▶ **Challenge**
How many of the lines in the records below contain the string "rect"? Give only the count.

▶ **Data to use**
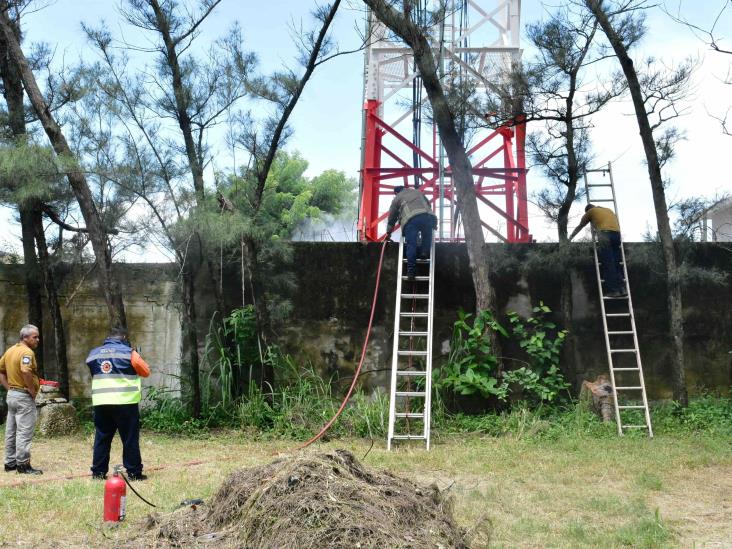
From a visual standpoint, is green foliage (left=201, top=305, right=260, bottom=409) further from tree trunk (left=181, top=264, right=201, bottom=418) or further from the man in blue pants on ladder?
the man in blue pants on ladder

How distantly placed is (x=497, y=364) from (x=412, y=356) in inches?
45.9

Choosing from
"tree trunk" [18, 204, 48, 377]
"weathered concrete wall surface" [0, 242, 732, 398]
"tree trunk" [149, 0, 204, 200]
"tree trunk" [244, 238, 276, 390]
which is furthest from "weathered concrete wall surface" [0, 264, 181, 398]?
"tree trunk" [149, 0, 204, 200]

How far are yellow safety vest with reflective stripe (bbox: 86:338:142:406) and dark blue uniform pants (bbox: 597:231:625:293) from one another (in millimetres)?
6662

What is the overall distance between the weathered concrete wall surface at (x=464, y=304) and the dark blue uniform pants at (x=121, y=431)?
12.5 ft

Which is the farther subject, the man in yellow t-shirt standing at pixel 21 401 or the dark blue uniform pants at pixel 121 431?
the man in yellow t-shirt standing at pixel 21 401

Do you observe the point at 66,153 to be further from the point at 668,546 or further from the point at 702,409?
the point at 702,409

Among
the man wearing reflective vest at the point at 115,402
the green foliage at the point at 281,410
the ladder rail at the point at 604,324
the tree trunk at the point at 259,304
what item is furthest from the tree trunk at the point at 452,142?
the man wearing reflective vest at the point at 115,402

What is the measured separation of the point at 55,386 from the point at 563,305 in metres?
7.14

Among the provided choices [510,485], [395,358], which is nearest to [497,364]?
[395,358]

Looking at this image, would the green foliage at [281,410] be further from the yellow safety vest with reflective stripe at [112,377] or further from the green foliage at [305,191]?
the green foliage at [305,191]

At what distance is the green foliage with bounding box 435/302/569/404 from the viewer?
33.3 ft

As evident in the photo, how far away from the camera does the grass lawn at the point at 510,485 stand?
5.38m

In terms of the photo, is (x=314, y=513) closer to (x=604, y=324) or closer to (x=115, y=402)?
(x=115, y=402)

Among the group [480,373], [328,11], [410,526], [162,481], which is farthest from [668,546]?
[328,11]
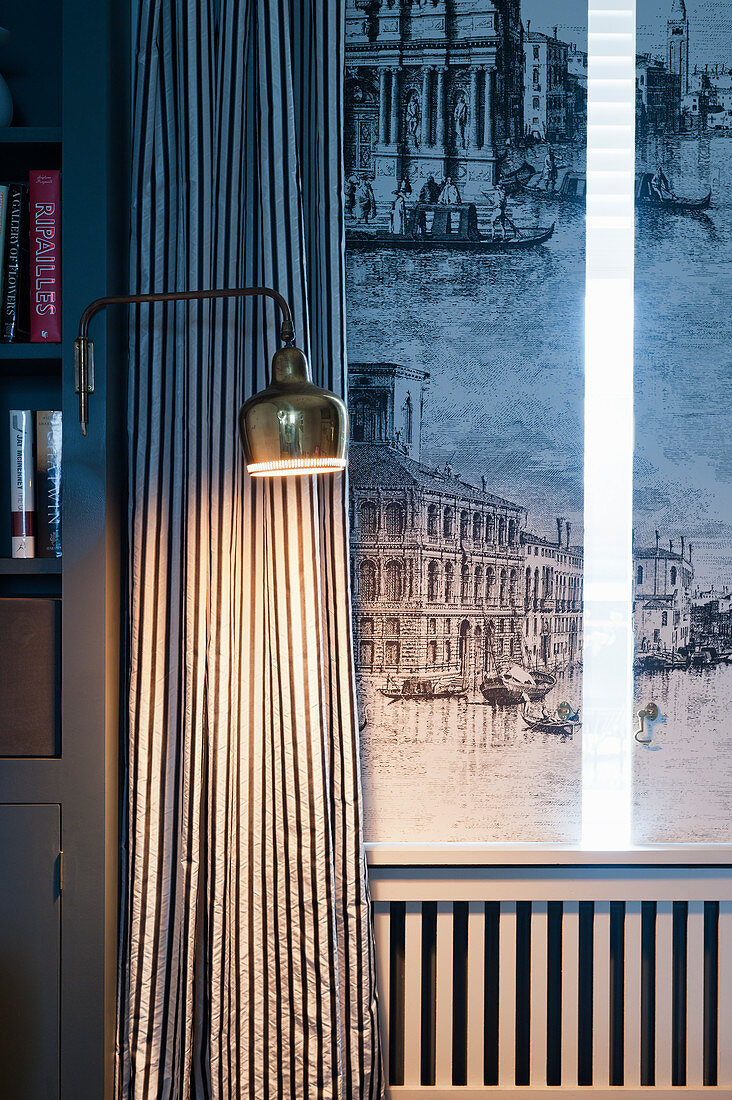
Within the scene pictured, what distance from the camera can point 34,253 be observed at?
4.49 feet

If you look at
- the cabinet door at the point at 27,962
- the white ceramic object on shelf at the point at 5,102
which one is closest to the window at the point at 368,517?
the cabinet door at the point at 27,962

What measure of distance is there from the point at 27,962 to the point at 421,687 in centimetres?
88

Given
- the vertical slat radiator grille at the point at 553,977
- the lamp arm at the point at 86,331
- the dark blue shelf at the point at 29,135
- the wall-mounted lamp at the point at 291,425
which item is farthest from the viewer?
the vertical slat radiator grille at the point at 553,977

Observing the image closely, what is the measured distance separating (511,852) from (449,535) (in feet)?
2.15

==

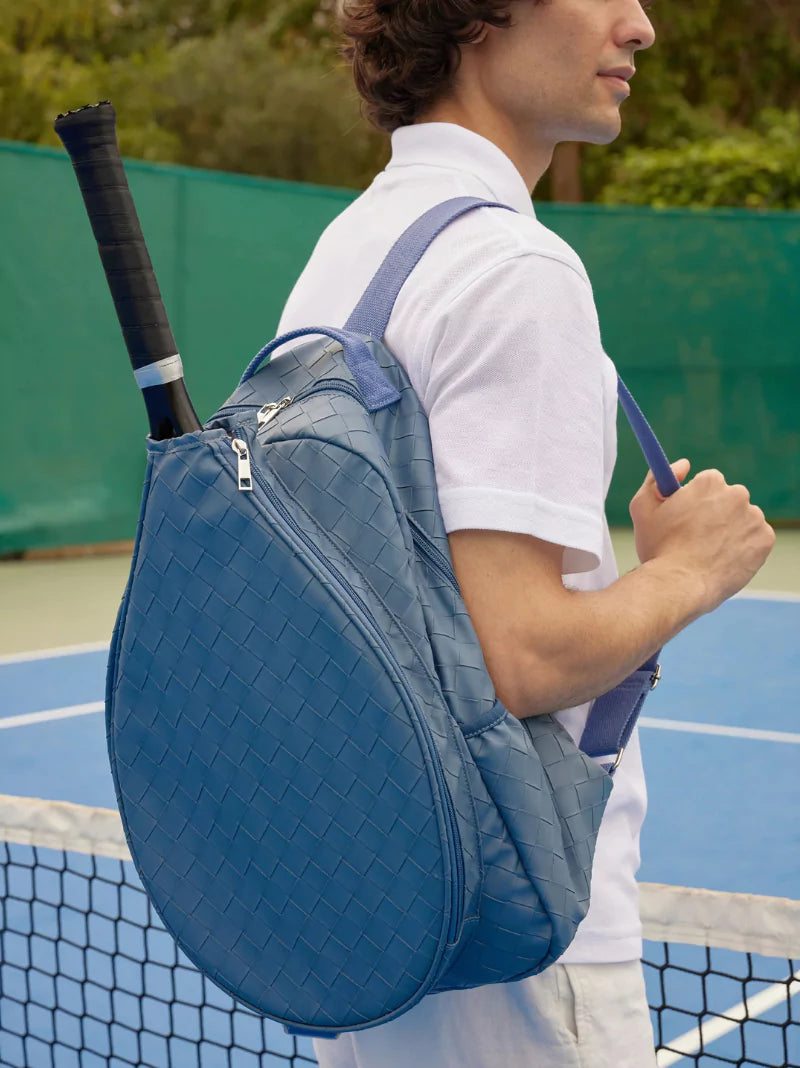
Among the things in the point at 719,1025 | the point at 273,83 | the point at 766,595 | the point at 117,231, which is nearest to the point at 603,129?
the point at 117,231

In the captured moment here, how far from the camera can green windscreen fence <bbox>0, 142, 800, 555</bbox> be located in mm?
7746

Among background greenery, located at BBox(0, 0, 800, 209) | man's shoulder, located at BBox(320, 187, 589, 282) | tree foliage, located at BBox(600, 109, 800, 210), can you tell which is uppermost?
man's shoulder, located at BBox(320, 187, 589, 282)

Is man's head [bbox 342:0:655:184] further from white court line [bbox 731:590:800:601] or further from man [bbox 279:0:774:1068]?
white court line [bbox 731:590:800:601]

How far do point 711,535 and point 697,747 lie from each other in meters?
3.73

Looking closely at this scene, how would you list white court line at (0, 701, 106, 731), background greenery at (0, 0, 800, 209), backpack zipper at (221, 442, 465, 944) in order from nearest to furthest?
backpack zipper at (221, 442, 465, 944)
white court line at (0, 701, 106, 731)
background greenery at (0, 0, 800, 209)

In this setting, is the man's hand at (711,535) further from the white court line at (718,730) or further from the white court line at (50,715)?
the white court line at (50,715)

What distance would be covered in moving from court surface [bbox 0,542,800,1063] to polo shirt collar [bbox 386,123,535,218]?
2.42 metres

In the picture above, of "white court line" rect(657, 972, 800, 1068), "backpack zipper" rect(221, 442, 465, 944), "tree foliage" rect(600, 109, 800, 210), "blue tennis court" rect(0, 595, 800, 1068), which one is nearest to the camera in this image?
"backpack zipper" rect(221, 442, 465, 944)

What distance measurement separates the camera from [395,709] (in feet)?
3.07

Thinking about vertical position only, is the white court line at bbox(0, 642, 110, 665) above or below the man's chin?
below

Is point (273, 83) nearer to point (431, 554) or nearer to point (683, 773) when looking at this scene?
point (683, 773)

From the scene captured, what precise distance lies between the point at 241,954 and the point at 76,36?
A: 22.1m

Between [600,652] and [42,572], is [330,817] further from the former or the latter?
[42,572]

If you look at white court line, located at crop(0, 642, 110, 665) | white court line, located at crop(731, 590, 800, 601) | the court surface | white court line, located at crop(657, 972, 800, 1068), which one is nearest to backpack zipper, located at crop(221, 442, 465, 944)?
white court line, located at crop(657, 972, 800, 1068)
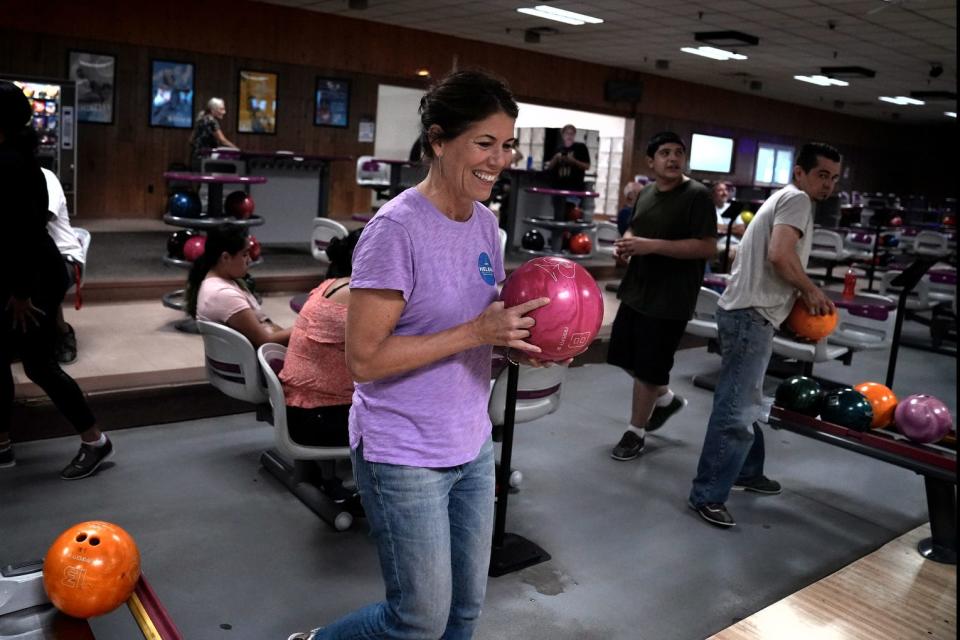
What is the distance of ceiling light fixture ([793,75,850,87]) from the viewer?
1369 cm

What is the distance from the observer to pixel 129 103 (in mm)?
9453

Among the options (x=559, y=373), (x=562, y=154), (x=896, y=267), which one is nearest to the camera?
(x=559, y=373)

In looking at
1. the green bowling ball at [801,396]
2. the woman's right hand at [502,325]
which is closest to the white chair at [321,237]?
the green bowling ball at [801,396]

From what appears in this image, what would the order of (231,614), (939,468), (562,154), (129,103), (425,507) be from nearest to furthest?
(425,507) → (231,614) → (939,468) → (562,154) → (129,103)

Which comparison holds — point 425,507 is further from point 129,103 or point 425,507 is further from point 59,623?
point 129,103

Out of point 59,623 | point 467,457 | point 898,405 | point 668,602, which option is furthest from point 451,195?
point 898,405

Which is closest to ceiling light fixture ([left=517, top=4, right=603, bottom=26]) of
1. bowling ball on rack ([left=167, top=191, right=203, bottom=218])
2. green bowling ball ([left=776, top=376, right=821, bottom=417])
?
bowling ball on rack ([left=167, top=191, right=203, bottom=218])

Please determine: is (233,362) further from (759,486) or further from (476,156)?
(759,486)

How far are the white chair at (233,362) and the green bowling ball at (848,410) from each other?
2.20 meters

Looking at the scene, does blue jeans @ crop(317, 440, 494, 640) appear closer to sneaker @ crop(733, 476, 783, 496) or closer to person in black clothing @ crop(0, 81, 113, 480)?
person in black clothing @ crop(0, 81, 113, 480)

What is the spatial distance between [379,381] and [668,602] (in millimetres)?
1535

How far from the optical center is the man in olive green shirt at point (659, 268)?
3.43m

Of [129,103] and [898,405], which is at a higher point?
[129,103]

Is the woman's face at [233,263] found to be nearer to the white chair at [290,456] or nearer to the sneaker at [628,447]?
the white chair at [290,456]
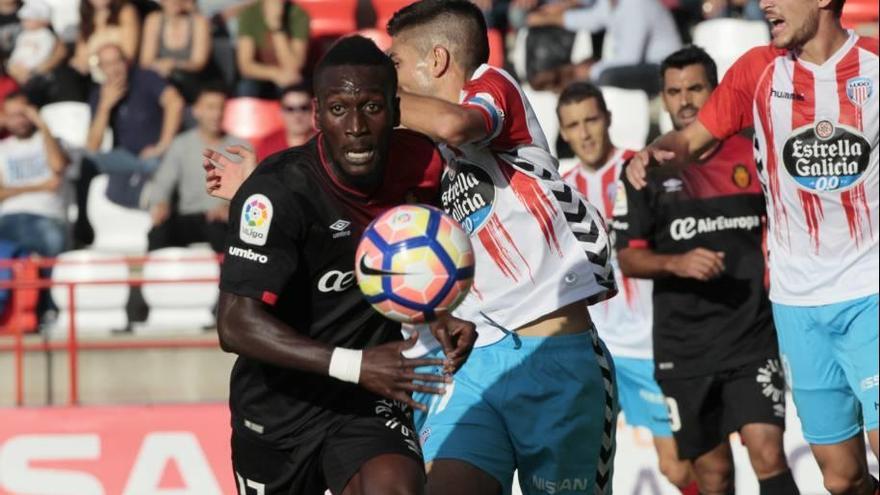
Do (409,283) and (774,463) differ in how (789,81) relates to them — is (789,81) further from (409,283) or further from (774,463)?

▶ **Final result**
2